Lisa hob die Schultern. »Möglich.« Sie war eine etwas zu schlanke Frau, wie Karl immer fand. Für ihre vierzig Jahre hatte sie sich noch gut gehalten, und am besten hatten Karl immer die herrlich blauen Augen gefallen. Die hatte sie als junges Mädchen schon gehabt. Die beiden kannten sich seit ihrer Kindheit, denn Lisa stammte aus dem Nachbardorf. An diesem Abend hatte sie sich nicht umgezogen, sondern trug noch die Sachen, die sie auf der Fahrt nach Köln angehabt hatte.

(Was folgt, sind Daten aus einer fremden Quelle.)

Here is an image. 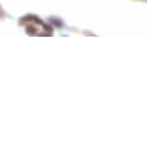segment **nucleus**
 Listing matches in <instances>:
<instances>
[{
  "label": "nucleus",
  "instance_id": "nucleus-1",
  "mask_svg": "<svg viewBox=\"0 0 147 146\" xmlns=\"http://www.w3.org/2000/svg\"><path fill=\"white\" fill-rule=\"evenodd\" d=\"M24 21H34V22L41 24V21L39 20V17L38 16H34V15H26V16L22 17V22H24Z\"/></svg>",
  "mask_w": 147,
  "mask_h": 146
},
{
  "label": "nucleus",
  "instance_id": "nucleus-2",
  "mask_svg": "<svg viewBox=\"0 0 147 146\" xmlns=\"http://www.w3.org/2000/svg\"><path fill=\"white\" fill-rule=\"evenodd\" d=\"M49 20H51V22H52L55 26H62V25H63V22H62L61 20L56 18V17H51Z\"/></svg>",
  "mask_w": 147,
  "mask_h": 146
},
{
  "label": "nucleus",
  "instance_id": "nucleus-3",
  "mask_svg": "<svg viewBox=\"0 0 147 146\" xmlns=\"http://www.w3.org/2000/svg\"><path fill=\"white\" fill-rule=\"evenodd\" d=\"M26 32H28L29 34H36L37 30H36V28H34V26L29 25V26H26Z\"/></svg>",
  "mask_w": 147,
  "mask_h": 146
},
{
  "label": "nucleus",
  "instance_id": "nucleus-4",
  "mask_svg": "<svg viewBox=\"0 0 147 146\" xmlns=\"http://www.w3.org/2000/svg\"><path fill=\"white\" fill-rule=\"evenodd\" d=\"M42 25H44V29H45L46 31H48V32H52V31H53L52 26H49V25H47V24H42Z\"/></svg>",
  "mask_w": 147,
  "mask_h": 146
}]
</instances>
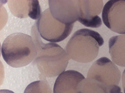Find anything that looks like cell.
Here are the masks:
<instances>
[{
    "label": "cell",
    "mask_w": 125,
    "mask_h": 93,
    "mask_svg": "<svg viewBox=\"0 0 125 93\" xmlns=\"http://www.w3.org/2000/svg\"><path fill=\"white\" fill-rule=\"evenodd\" d=\"M121 91L119 86L109 88L88 78L83 80L79 84L77 93H118Z\"/></svg>",
    "instance_id": "8fae6325"
},
{
    "label": "cell",
    "mask_w": 125,
    "mask_h": 93,
    "mask_svg": "<svg viewBox=\"0 0 125 93\" xmlns=\"http://www.w3.org/2000/svg\"><path fill=\"white\" fill-rule=\"evenodd\" d=\"M0 92V93H14L11 91L6 89L1 90Z\"/></svg>",
    "instance_id": "9a60e30c"
},
{
    "label": "cell",
    "mask_w": 125,
    "mask_h": 93,
    "mask_svg": "<svg viewBox=\"0 0 125 93\" xmlns=\"http://www.w3.org/2000/svg\"><path fill=\"white\" fill-rule=\"evenodd\" d=\"M121 73L114 63L106 57L95 61L89 69L87 78L92 79L108 87L118 86Z\"/></svg>",
    "instance_id": "5b68a950"
},
{
    "label": "cell",
    "mask_w": 125,
    "mask_h": 93,
    "mask_svg": "<svg viewBox=\"0 0 125 93\" xmlns=\"http://www.w3.org/2000/svg\"><path fill=\"white\" fill-rule=\"evenodd\" d=\"M109 53L115 63L125 67V34L113 36L108 41Z\"/></svg>",
    "instance_id": "30bf717a"
},
{
    "label": "cell",
    "mask_w": 125,
    "mask_h": 93,
    "mask_svg": "<svg viewBox=\"0 0 125 93\" xmlns=\"http://www.w3.org/2000/svg\"><path fill=\"white\" fill-rule=\"evenodd\" d=\"M39 48L31 36L17 33L5 39L1 51L6 63L12 67L18 68L26 66L34 60Z\"/></svg>",
    "instance_id": "6da1fadb"
},
{
    "label": "cell",
    "mask_w": 125,
    "mask_h": 93,
    "mask_svg": "<svg viewBox=\"0 0 125 93\" xmlns=\"http://www.w3.org/2000/svg\"><path fill=\"white\" fill-rule=\"evenodd\" d=\"M69 59L65 50L58 44L42 42L34 60L42 75L52 77L64 72Z\"/></svg>",
    "instance_id": "3957f363"
},
{
    "label": "cell",
    "mask_w": 125,
    "mask_h": 93,
    "mask_svg": "<svg viewBox=\"0 0 125 93\" xmlns=\"http://www.w3.org/2000/svg\"><path fill=\"white\" fill-rule=\"evenodd\" d=\"M40 37L53 43L61 41L71 34L74 24L63 23L54 18L48 8L42 13L35 24Z\"/></svg>",
    "instance_id": "277c9868"
},
{
    "label": "cell",
    "mask_w": 125,
    "mask_h": 93,
    "mask_svg": "<svg viewBox=\"0 0 125 93\" xmlns=\"http://www.w3.org/2000/svg\"><path fill=\"white\" fill-rule=\"evenodd\" d=\"M24 93H53L48 83L44 80L33 82L25 89Z\"/></svg>",
    "instance_id": "7c38bea8"
},
{
    "label": "cell",
    "mask_w": 125,
    "mask_h": 93,
    "mask_svg": "<svg viewBox=\"0 0 125 93\" xmlns=\"http://www.w3.org/2000/svg\"><path fill=\"white\" fill-rule=\"evenodd\" d=\"M122 93V92H119V93Z\"/></svg>",
    "instance_id": "2e32d148"
},
{
    "label": "cell",
    "mask_w": 125,
    "mask_h": 93,
    "mask_svg": "<svg viewBox=\"0 0 125 93\" xmlns=\"http://www.w3.org/2000/svg\"><path fill=\"white\" fill-rule=\"evenodd\" d=\"M85 78L79 72L74 70L64 72L57 78L53 93H77L79 85Z\"/></svg>",
    "instance_id": "9c48e42d"
},
{
    "label": "cell",
    "mask_w": 125,
    "mask_h": 93,
    "mask_svg": "<svg viewBox=\"0 0 125 93\" xmlns=\"http://www.w3.org/2000/svg\"><path fill=\"white\" fill-rule=\"evenodd\" d=\"M49 8L53 16L65 24H74L79 16V0H49Z\"/></svg>",
    "instance_id": "52a82bcc"
},
{
    "label": "cell",
    "mask_w": 125,
    "mask_h": 93,
    "mask_svg": "<svg viewBox=\"0 0 125 93\" xmlns=\"http://www.w3.org/2000/svg\"><path fill=\"white\" fill-rule=\"evenodd\" d=\"M122 84L124 93H125V69L124 70L122 76Z\"/></svg>",
    "instance_id": "5bb4252c"
},
{
    "label": "cell",
    "mask_w": 125,
    "mask_h": 93,
    "mask_svg": "<svg viewBox=\"0 0 125 93\" xmlns=\"http://www.w3.org/2000/svg\"><path fill=\"white\" fill-rule=\"evenodd\" d=\"M103 3L102 0H79L80 15L78 21L86 27H100L102 22L98 15L101 12Z\"/></svg>",
    "instance_id": "ba28073f"
},
{
    "label": "cell",
    "mask_w": 125,
    "mask_h": 93,
    "mask_svg": "<svg viewBox=\"0 0 125 93\" xmlns=\"http://www.w3.org/2000/svg\"><path fill=\"white\" fill-rule=\"evenodd\" d=\"M104 39L97 32L87 28L77 31L68 42L65 50L69 59L83 63L90 62L97 57Z\"/></svg>",
    "instance_id": "7a4b0ae2"
},
{
    "label": "cell",
    "mask_w": 125,
    "mask_h": 93,
    "mask_svg": "<svg viewBox=\"0 0 125 93\" xmlns=\"http://www.w3.org/2000/svg\"><path fill=\"white\" fill-rule=\"evenodd\" d=\"M102 18L105 25L111 31L125 34V0H111L104 5Z\"/></svg>",
    "instance_id": "8992f818"
},
{
    "label": "cell",
    "mask_w": 125,
    "mask_h": 93,
    "mask_svg": "<svg viewBox=\"0 0 125 93\" xmlns=\"http://www.w3.org/2000/svg\"><path fill=\"white\" fill-rule=\"evenodd\" d=\"M29 5L28 16L33 19L37 20L42 13L38 1L31 0V1H29Z\"/></svg>",
    "instance_id": "4fadbf2b"
}]
</instances>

Jetzt schaute sie auf die Uhr.
»Willst du noch weg?« fragte Karl, der den Blick sehr genau bemerkt hatte.
»Nein.«
»Was treibt dich dann?«
»Der Kuli.«
»Wieso?«
»Heute ist Samstag und EWG.«
»Ach so.« Karl winkte ab. »Da gönne ich mir lieber ein Bier.«
»Willst du das nicht sehen?«
»Nein, keinen Nerv.«
»Aber ich.«
»Bitte. Dagegen habe ich nichts.« Wiesner legte sich zurück und streckte die Beine aus. Seine Frau saß in einem Sessel, während er es sich auf der Couch bequem gemacht hatte. Die Glotze stand in ihrer beider Blickfeld. Zudem lag die Fernbedienung auf dem Tisch und griffbereit in Lisas Nähe.
Sie drückte auf den Knopf für das erste Programm und bekam noch den Rest der Wetterkarte mit.

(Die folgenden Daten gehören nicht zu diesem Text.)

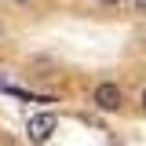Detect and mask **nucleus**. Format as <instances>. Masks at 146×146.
I'll list each match as a JSON object with an SVG mask.
<instances>
[{"mask_svg": "<svg viewBox=\"0 0 146 146\" xmlns=\"http://www.w3.org/2000/svg\"><path fill=\"white\" fill-rule=\"evenodd\" d=\"M55 113H36V117H29V124H26V131H29V143H48L55 131Z\"/></svg>", "mask_w": 146, "mask_h": 146, "instance_id": "f257e3e1", "label": "nucleus"}, {"mask_svg": "<svg viewBox=\"0 0 146 146\" xmlns=\"http://www.w3.org/2000/svg\"><path fill=\"white\" fill-rule=\"evenodd\" d=\"M95 106L99 110H117L121 106V88L117 84H99L95 88Z\"/></svg>", "mask_w": 146, "mask_h": 146, "instance_id": "f03ea898", "label": "nucleus"}, {"mask_svg": "<svg viewBox=\"0 0 146 146\" xmlns=\"http://www.w3.org/2000/svg\"><path fill=\"white\" fill-rule=\"evenodd\" d=\"M99 4H121V0H99Z\"/></svg>", "mask_w": 146, "mask_h": 146, "instance_id": "7ed1b4c3", "label": "nucleus"}, {"mask_svg": "<svg viewBox=\"0 0 146 146\" xmlns=\"http://www.w3.org/2000/svg\"><path fill=\"white\" fill-rule=\"evenodd\" d=\"M143 110H146V88H143Z\"/></svg>", "mask_w": 146, "mask_h": 146, "instance_id": "20e7f679", "label": "nucleus"}, {"mask_svg": "<svg viewBox=\"0 0 146 146\" xmlns=\"http://www.w3.org/2000/svg\"><path fill=\"white\" fill-rule=\"evenodd\" d=\"M15 4H26V0H15Z\"/></svg>", "mask_w": 146, "mask_h": 146, "instance_id": "39448f33", "label": "nucleus"}]
</instances>
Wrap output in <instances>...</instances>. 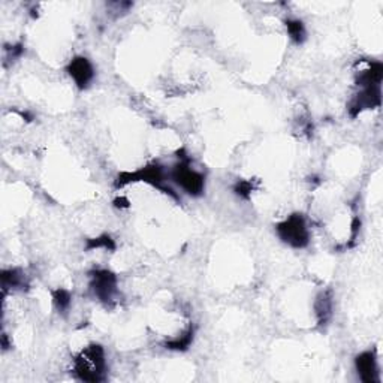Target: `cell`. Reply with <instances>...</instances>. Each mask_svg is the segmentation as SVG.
<instances>
[{
	"mask_svg": "<svg viewBox=\"0 0 383 383\" xmlns=\"http://www.w3.org/2000/svg\"><path fill=\"white\" fill-rule=\"evenodd\" d=\"M74 371L83 382H102L107 377L105 350L100 345H90L74 359Z\"/></svg>",
	"mask_w": 383,
	"mask_h": 383,
	"instance_id": "cell-1",
	"label": "cell"
},
{
	"mask_svg": "<svg viewBox=\"0 0 383 383\" xmlns=\"http://www.w3.org/2000/svg\"><path fill=\"white\" fill-rule=\"evenodd\" d=\"M276 230L279 238L290 247L302 249L306 247L310 241L307 220L302 214L289 216L286 220H283L276 226Z\"/></svg>",
	"mask_w": 383,
	"mask_h": 383,
	"instance_id": "cell-2",
	"label": "cell"
},
{
	"mask_svg": "<svg viewBox=\"0 0 383 383\" xmlns=\"http://www.w3.org/2000/svg\"><path fill=\"white\" fill-rule=\"evenodd\" d=\"M171 177H173V180L186 194L192 196L203 195L205 178L198 171L190 168V160L187 157L181 159V162H178V165L173 169V173H171Z\"/></svg>",
	"mask_w": 383,
	"mask_h": 383,
	"instance_id": "cell-3",
	"label": "cell"
},
{
	"mask_svg": "<svg viewBox=\"0 0 383 383\" xmlns=\"http://www.w3.org/2000/svg\"><path fill=\"white\" fill-rule=\"evenodd\" d=\"M90 288L102 302H111L117 292V277L108 269H96L90 274Z\"/></svg>",
	"mask_w": 383,
	"mask_h": 383,
	"instance_id": "cell-4",
	"label": "cell"
},
{
	"mask_svg": "<svg viewBox=\"0 0 383 383\" xmlns=\"http://www.w3.org/2000/svg\"><path fill=\"white\" fill-rule=\"evenodd\" d=\"M355 368H357L359 379L364 383L379 382L377 359H376V355L373 350H366L357 357Z\"/></svg>",
	"mask_w": 383,
	"mask_h": 383,
	"instance_id": "cell-5",
	"label": "cell"
},
{
	"mask_svg": "<svg viewBox=\"0 0 383 383\" xmlns=\"http://www.w3.org/2000/svg\"><path fill=\"white\" fill-rule=\"evenodd\" d=\"M68 72L79 88H86L95 77L93 65L86 57H75L68 66Z\"/></svg>",
	"mask_w": 383,
	"mask_h": 383,
	"instance_id": "cell-6",
	"label": "cell"
},
{
	"mask_svg": "<svg viewBox=\"0 0 383 383\" xmlns=\"http://www.w3.org/2000/svg\"><path fill=\"white\" fill-rule=\"evenodd\" d=\"M331 311H332V301L329 294L324 292L320 294L318 301H316V315L319 319V324H327L328 319L331 318Z\"/></svg>",
	"mask_w": 383,
	"mask_h": 383,
	"instance_id": "cell-7",
	"label": "cell"
},
{
	"mask_svg": "<svg viewBox=\"0 0 383 383\" xmlns=\"http://www.w3.org/2000/svg\"><path fill=\"white\" fill-rule=\"evenodd\" d=\"M286 29L292 41L295 44H302V41L306 39V29L302 22H299V19H288Z\"/></svg>",
	"mask_w": 383,
	"mask_h": 383,
	"instance_id": "cell-8",
	"label": "cell"
},
{
	"mask_svg": "<svg viewBox=\"0 0 383 383\" xmlns=\"http://www.w3.org/2000/svg\"><path fill=\"white\" fill-rule=\"evenodd\" d=\"M53 301L58 311H66L70 306V294L68 290L57 289L53 294Z\"/></svg>",
	"mask_w": 383,
	"mask_h": 383,
	"instance_id": "cell-9",
	"label": "cell"
},
{
	"mask_svg": "<svg viewBox=\"0 0 383 383\" xmlns=\"http://www.w3.org/2000/svg\"><path fill=\"white\" fill-rule=\"evenodd\" d=\"M87 249H107V250H114V249H116V244H114V241L111 240V237L104 235V237H99V238H95V240H88Z\"/></svg>",
	"mask_w": 383,
	"mask_h": 383,
	"instance_id": "cell-10",
	"label": "cell"
},
{
	"mask_svg": "<svg viewBox=\"0 0 383 383\" xmlns=\"http://www.w3.org/2000/svg\"><path fill=\"white\" fill-rule=\"evenodd\" d=\"M251 190H253V185L250 183V181H240V183L235 186V192L237 195L243 196V198H249Z\"/></svg>",
	"mask_w": 383,
	"mask_h": 383,
	"instance_id": "cell-11",
	"label": "cell"
}]
</instances>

»Das schöne Wetter bleibt«, sagte sie.
»Meinetwegen.« Karl hielt die Augen halb geschlossen. Er merkte eine gewisse Müdigkeit, die auf den Alkoholkonsum zurückzuführen war.

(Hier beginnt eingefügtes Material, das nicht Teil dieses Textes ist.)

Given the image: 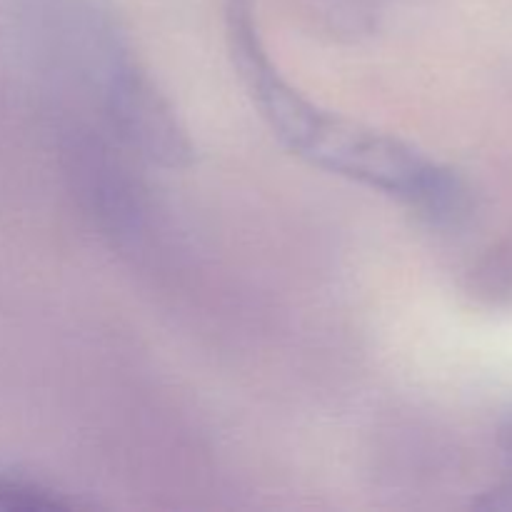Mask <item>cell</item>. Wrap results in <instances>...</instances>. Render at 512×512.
Masks as SVG:
<instances>
[{
    "instance_id": "cell-1",
    "label": "cell",
    "mask_w": 512,
    "mask_h": 512,
    "mask_svg": "<svg viewBox=\"0 0 512 512\" xmlns=\"http://www.w3.org/2000/svg\"><path fill=\"white\" fill-rule=\"evenodd\" d=\"M225 35L250 100L290 153L403 200L433 220H450L463 210V185L448 168L400 138L335 115L300 95L270 63L250 0L225 3Z\"/></svg>"
},
{
    "instance_id": "cell-2",
    "label": "cell",
    "mask_w": 512,
    "mask_h": 512,
    "mask_svg": "<svg viewBox=\"0 0 512 512\" xmlns=\"http://www.w3.org/2000/svg\"><path fill=\"white\" fill-rule=\"evenodd\" d=\"M105 105L113 128L140 155L168 168L190 160V143L178 118L155 90L148 75L135 65L118 38H105Z\"/></svg>"
},
{
    "instance_id": "cell-3",
    "label": "cell",
    "mask_w": 512,
    "mask_h": 512,
    "mask_svg": "<svg viewBox=\"0 0 512 512\" xmlns=\"http://www.w3.org/2000/svg\"><path fill=\"white\" fill-rule=\"evenodd\" d=\"M68 508H73V503L55 495L53 490L0 473V512H53Z\"/></svg>"
},
{
    "instance_id": "cell-4",
    "label": "cell",
    "mask_w": 512,
    "mask_h": 512,
    "mask_svg": "<svg viewBox=\"0 0 512 512\" xmlns=\"http://www.w3.org/2000/svg\"><path fill=\"white\" fill-rule=\"evenodd\" d=\"M505 440H508V450L512 455V428H508V433H505Z\"/></svg>"
}]
</instances>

»Hat Gerd eigentlich eine Zeit gesagt, wann er zurück sein will?« fragte Lisa.
»Nein.«
»Wenn er erst nach Mitternacht kommt, werde ich sauer. Du hast ihm doch hoffentlich kein Geld gegeben?«
»Doch.«
»Und ich hatte es abgelehnt.«
»Es war der Schock.« Bei dieser Antwort klang die Stimme des Mannes bereits müde. Auch das Auftreten des charmanten Quizmeisters konnte ihn nicht von seinem Schlaf abhalten. So fielen ihm fast von allein die Augen zu, während Lisa ihren Spaß hatte und sich über eine wirklich gelungene Sendung freute.
Die Zeit verging wie im Flug. Einmal nur stellte sie lauter, um das Schnarchen ihres Mannes zu übertönen, und als der Schlußbeifall aufbrandete, überlegte sie, ob sie sich noch ein Spätfilm mit John Wayne anschauen sollte.
Aber für Kriegsfilme hatte sie nicht viel übrig. Deshalb schaltete sie den Apparat aus, gähnte ausgiebig und fand, daß im Wohnzimmer eine schlechte Luft herrschte.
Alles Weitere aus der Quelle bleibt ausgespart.